How frequently have you done any of the following?
(Answer daily/weekly/monthly/once a year/occasionally/etc)
• Visited an astrologer
Never. Though I used to cast charts while studying astrophysics at university! That’s how I learned it was more a matter of psychology than anything else.
•Looked up your (or someone else’s) horoscope
Occasionally. Not for a long time though. That’s because I got to the point of thinking that being told to be wary of someone simply because they were a Scorpio was as distasteful as being told to be wary of Samoans or Jews. Stereotyping people in the name of entertainment is nonetheless stereotyping them, to all our detriment.
So when someone asks me my star sign, I say I’m an Asparagus.
• Watched a TV psychic (eg, John Edward, Colin Fry)
Sadly, yes, from time to time, but only in a professional capacity in order to make an informed comment.
• Visited a Tarot reader
Once, just to see how they operated.
• Looked up your (or someone else’s) biorhythm profile
Couple of times as a teenager. Seemed to have no relationship whatsoever to what was going on.
• Visited a palm reader
Haven’t encountered one. I’d be intrigued to hear what they think of my lifeline – it doesn’t end but disappears into my wrist skin.
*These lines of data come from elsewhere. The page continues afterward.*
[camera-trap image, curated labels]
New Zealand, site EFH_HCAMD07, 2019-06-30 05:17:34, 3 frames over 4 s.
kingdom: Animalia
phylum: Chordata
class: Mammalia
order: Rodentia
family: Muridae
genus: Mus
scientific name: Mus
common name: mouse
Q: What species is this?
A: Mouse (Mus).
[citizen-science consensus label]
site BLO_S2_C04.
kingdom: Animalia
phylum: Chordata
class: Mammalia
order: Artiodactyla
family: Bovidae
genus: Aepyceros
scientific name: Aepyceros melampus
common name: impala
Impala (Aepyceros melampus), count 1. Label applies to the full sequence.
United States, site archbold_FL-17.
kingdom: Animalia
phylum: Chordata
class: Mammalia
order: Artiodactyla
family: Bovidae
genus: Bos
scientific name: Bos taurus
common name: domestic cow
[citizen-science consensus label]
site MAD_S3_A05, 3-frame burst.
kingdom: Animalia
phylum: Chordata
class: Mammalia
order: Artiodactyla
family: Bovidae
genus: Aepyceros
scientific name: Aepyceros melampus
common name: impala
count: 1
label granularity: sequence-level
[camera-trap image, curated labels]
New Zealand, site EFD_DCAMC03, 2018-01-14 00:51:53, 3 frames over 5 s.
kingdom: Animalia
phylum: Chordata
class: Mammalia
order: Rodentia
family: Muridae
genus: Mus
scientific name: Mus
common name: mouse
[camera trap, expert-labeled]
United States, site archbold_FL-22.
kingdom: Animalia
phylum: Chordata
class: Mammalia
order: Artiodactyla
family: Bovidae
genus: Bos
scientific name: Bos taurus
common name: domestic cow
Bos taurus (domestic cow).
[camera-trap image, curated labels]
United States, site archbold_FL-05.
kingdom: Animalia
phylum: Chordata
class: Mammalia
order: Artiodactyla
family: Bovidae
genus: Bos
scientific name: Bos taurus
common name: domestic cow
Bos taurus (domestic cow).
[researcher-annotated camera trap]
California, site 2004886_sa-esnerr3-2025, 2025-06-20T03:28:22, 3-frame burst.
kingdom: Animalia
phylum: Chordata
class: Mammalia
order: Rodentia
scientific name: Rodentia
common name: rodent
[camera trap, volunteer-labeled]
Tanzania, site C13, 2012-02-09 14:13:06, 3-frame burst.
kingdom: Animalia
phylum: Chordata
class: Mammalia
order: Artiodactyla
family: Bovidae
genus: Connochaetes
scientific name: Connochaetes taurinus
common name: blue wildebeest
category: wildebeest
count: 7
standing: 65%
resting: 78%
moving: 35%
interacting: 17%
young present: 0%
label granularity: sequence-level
• Prayed to St Christopher to help you find something
No you idiot, that’s St Anthony!
• Visited a psychic
Not personally, but have been to psychic readings and book launches and other promotional marketing activities by the performers involved in this growing industry. Seen the same old dreary parlour tricks time after time, which is sad, ‘specially when you see vulnerable people being ripped off.
• Attended a séance
• Watched ‘Sensing Murder’
Sadly, yes, from time to time, but only in a professional capacity in order to make an informed comment. I find such psychological manipulation ethically objectionable, especially as an excuse for exploitainment. (Isn’t that a fine word – we need to introduce it into the idiom!)